Another issue is that many students with questions about the work in their class prefer to get help directly from the teacher because they are more confident about the accuracy of the information.  They are often not looking for a peer tutor’s help, which makes the tutors who are waiting in the classroom feel awkward.  

And finally, the large number of students in the club in combination with the fairly large number of tutoring hours required results in more tutoring supply than demand.  There are two possible solutions for this issue: one, to reduce the amount of required tutoring hours per student, or, two, to offer club members more volunteer opportunities.

“There has to be a better way for NHS tutors to be where they are most needed at a predictable level.  Making changes to improve how NHS operates is necessary for NHS to continue to aid the students of Leigh for years to come,” said Logan Williams, senior and co-president of the club.  

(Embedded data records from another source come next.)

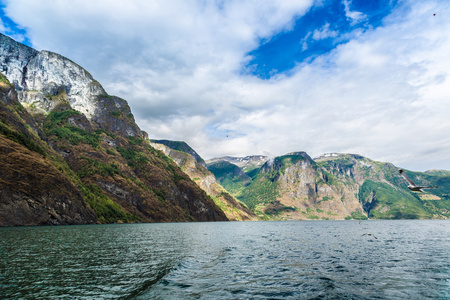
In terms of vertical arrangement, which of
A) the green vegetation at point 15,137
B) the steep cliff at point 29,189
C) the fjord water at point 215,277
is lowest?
the fjord water at point 215,277

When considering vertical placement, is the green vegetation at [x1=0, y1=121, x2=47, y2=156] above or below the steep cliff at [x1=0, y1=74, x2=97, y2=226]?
above

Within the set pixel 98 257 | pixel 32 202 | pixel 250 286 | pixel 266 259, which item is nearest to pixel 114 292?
pixel 250 286

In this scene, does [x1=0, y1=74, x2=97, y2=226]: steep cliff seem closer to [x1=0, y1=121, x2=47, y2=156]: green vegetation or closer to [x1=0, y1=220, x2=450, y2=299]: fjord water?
[x1=0, y1=121, x2=47, y2=156]: green vegetation

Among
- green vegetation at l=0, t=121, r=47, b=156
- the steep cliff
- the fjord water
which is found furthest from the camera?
green vegetation at l=0, t=121, r=47, b=156

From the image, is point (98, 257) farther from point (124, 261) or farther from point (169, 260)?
point (169, 260)

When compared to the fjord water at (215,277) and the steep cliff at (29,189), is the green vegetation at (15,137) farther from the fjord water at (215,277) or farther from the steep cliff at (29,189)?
the fjord water at (215,277)

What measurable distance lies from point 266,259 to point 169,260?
Result: 1427 cm

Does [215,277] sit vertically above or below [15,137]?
below

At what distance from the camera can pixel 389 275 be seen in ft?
88.8

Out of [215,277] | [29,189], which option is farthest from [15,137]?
[215,277]

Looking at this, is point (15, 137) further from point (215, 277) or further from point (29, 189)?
point (215, 277)

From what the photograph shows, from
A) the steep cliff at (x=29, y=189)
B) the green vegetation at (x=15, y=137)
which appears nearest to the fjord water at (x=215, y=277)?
the steep cliff at (x=29, y=189)

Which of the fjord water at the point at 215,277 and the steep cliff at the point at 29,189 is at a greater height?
the steep cliff at the point at 29,189

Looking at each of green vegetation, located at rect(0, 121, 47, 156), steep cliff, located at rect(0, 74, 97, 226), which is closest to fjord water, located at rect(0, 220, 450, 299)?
steep cliff, located at rect(0, 74, 97, 226)
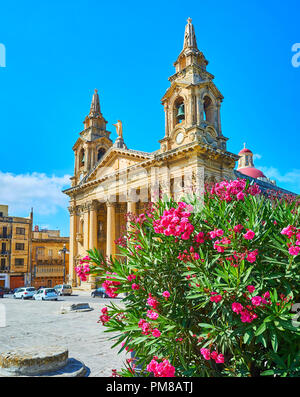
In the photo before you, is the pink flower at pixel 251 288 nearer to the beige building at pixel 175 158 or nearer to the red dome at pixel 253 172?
the beige building at pixel 175 158

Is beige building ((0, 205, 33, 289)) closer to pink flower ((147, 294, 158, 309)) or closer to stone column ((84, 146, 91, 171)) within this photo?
stone column ((84, 146, 91, 171))

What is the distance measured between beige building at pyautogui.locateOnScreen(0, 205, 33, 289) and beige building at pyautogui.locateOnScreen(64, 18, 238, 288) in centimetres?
1445

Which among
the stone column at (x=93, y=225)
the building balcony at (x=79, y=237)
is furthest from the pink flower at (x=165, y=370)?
the building balcony at (x=79, y=237)

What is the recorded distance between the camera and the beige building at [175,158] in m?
24.2

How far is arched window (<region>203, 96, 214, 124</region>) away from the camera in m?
26.8

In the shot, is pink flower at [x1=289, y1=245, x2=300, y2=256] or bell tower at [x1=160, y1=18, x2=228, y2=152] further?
bell tower at [x1=160, y1=18, x2=228, y2=152]

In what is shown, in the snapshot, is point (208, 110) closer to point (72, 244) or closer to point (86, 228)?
point (86, 228)

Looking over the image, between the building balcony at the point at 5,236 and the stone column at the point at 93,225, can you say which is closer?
the stone column at the point at 93,225

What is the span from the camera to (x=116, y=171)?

Another change that has the potential to improve the function of NHS tutoring is to create another version of Homework Center for tutorial.  Tutors would have a specific place to go to tutor, eliminating some of the awkward experiences they might encounter while tutoring in random classrooms.  Students would also know where to find tutors.  The problem right now is that when students find that a tutorial for one of their challenging classes does not have an environment conducive to learning, they go elsewhere during tutorial.  Because the motivated students do not go to those classes during tutorial, tutors don’t go to those classes either because the people that are there are not looking for help.  The students that want help are not getting matched with tutors who can help them because neither the students nor the tutors attend tutorial in those classes.  Creating a Homework Center during tutorial would eliminate this problem and also allow students and tutors who are unable to stay after school to get help or get tutoring hours.

Over all, NHS tutoring is generally a great concept in theory, but some changes need to be made in order to make it function more effectively.